Acorralado por esos fantasmas, con el silbido de la muerte en fade in, el músico empezó su recuperación milagrosa. Primero con su cuerpo y después con su mente, al publicar una autobiografía excepcionalmente honesta a la que tituló Not dead yet (2016), un recuerdo elocuente: todavía estaba vivo.
El libro vendió muy bien y lo hizo volver al ojo público. Fue allí cuando se dio cuenta, un poco más liberado de sus zonas oscuras, que la gente no lo había olvidado. Cómo podía hacerlo, después de todo: sus canciones son himnos que resuenan en ese rincón del cuerpo en el que habita la nostalgia. Ya no importaba qué dijeran los sibaritas musicales, Phil Collins era un clásico por su peso específico. Y tanto él como sus admiradores estaban en todo su derecho de encontrarse las caras de nuevo.
En realidad, mientras el periodismo de rock seguía lanzando sus dardos irónicos contra su figura, su música comenzaba a ser valorada por un sector específico.
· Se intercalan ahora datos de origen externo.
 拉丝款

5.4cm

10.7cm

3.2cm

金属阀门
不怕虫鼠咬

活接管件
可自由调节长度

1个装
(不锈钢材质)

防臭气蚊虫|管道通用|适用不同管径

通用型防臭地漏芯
Mientras los críticos no perdonaban el hecho de que Collins fuera un británico blanco con debilidad por la música negra estadounidense (la del sello Motown, principalmente), el hip hop se apropiaba de sus canciones de forma mucho más inteligente y desprejuiciada.
Y la canción emblema de esa relectura es nada menos que In the air tonight, el tema(zo) que abre Face Value, su primer álbum como solista (1981). Ya todos lo conocemos: una máquina de ritmos tira un beat asfixiante y de a poco se van sumando una guitarra eléctrica fría y distante, una capa de teclados opacos y luego aparece la voz de Collins, tan azul como el clima que la antecede. La letra se deshace en reproches y lamentos hacia una ex pareja hasta que en un momento, después de una frase de tono cómplice (“No es extraño para vos ni para mí”), surge un fill majestuoso de batería –uno de los ingresos más emblemáticos en la música popular de los ‘80– y la canción modifica completamente su temperatura. Tiene algo de rock clásico, algo de épica progresiva y algo de electropop, pero a la vez es algo completamente distinto: In the air tonight parece mecerse sobre su propio estilo.